I have a really good friend who often says “Don’t take it personally.’ She says it about most things. When I first knew her I used to wonder how I could NOT take some things personally, because if they are aimed at me then surely they are personal?

As time has gone on I have mellowed somewhat. I can see that actually, people are rarely personal. They may try to be, or think that they are being, but they aren’t, because the only person who is being represented in their actions is them. Not me, or anyone else.

If you had asked me a week and a half ago whether people can be personal I would have said definitely yes. I’ve been spending quite a large amount of time (not out of choice necessarily) with someone who doesn’t like me and who thinks they’ve made it personal. This has been a purposeful choice by them, although I don’t know why it’s happened. It has affected me greatly over time because I actually didn’t mind this person  I felt we had built a small friendship. Some time ago I realised that I’ve become anxious and serious and snappy, and the more I worried about how I was acting, the worse my actions got. I didn’t realise what I was dealing with because I was ignoring the person’s hostility and therefore thought it didn’t matter to me.
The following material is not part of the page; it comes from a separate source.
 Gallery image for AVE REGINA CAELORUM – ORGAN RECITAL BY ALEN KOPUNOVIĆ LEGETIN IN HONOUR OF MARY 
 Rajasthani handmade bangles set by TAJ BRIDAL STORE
I developed an agonising tooth pain that after three dentists appointment was attributed to grinding my teeth at night due to stress. I had two panic attacks at really random, unrelated times. In the last week or so I have not had to be around this person and I can clearly see that I have taken it personally. My tooth hasn’t hurt for the whole time I haven’t seen them. I feel pretty calm and balanced. All of this is a massive shame for me, because I have been out of character for quite a while and I feel resentful that I chose to let that happen to me.
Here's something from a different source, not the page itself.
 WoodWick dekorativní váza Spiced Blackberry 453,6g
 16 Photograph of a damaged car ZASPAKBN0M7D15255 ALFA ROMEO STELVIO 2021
The decision that I made poorly was to try to ignore the situation for as long as I did. Some people (maybe the people who really DON’T care?!) are able for this, but I am not one of them. I have to tackle things head on and get them sorted. I must say that I did try this quite a few times with this person, but it didn’t work and they made it clear they didn’t want to be my friend. Or be civil. Because I didn’t find a solution and didn’t know how to cope, I chose to ignore, and all that did was put a huge, Vegas-style, neon-lit question mark over the person’s head for me to be blinded by every time I encountered them. I’ve been taking the piss out of the situation quietly for some time to people close to me (a coping mechanism) but I should have settled it in my own mind if I couldn’t settle it with the person. I know that there is no question mark for this person when they see me, just a big red cross that flashes like a hazard sign when I’m approaching.
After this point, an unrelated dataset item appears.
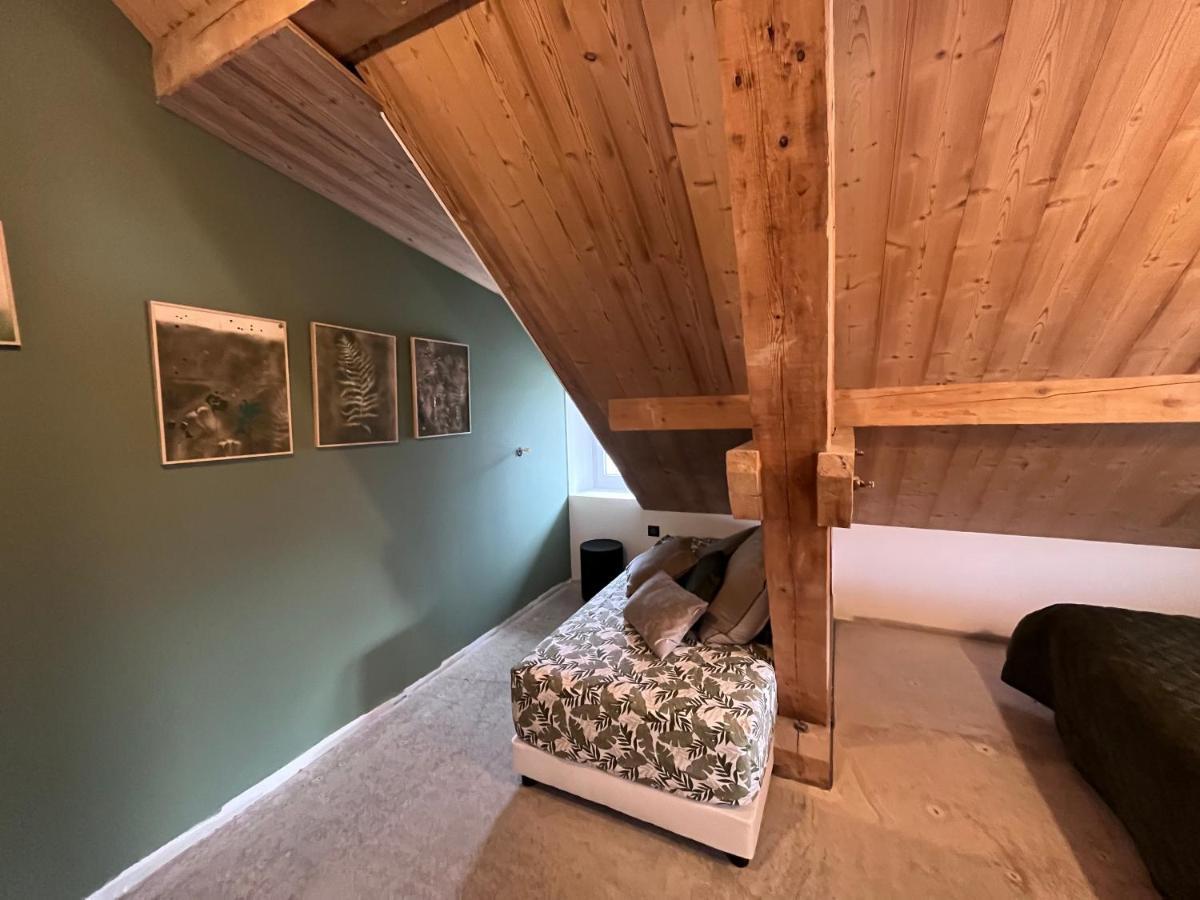 Bed and Breakfast Refuges Sous Les Toits à Bourg-Saint-Maurice Chambre photo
Now that I’ve had some space from the whole scenario, I feel quite sorry for the person who doesn’t like me. I know they have tried their hardest to make my life pretty hellish for a good few months, but actually my life has been pretty nice other than encountering them. It’s a shame for me that I’ve had to experience this, but it’s probably more of a shame for this person because they’ve lost a potential friend and are existing in a somewhat isolating state of hostility and hatred. I’m not saying that I think they’ve lost out because they now haven’t got me particularly as a friend (I mean I’m fine, but I’m a total pain). I just mean that it’s sad for them that they’re going through something which has made them think this is an OK way to act. In a non-patronising way, I feel bad for them.

Sometimes I can follow this advice about not taking things personally and sometimes I can’t. Everyone is a work-in-progress, and I’m not in any position to be advising an audience on how to act. I’m guilty of over-thinking things and blowing up over them quickly, which is not only a waste of my time but I am usually wrong, and then I have to apologise. I’m getting better and still working on it.

All I can say is that when you feel a little compromised, remember the words of my good friend and “Try not to take it personally.”. It has helped me a lot recently.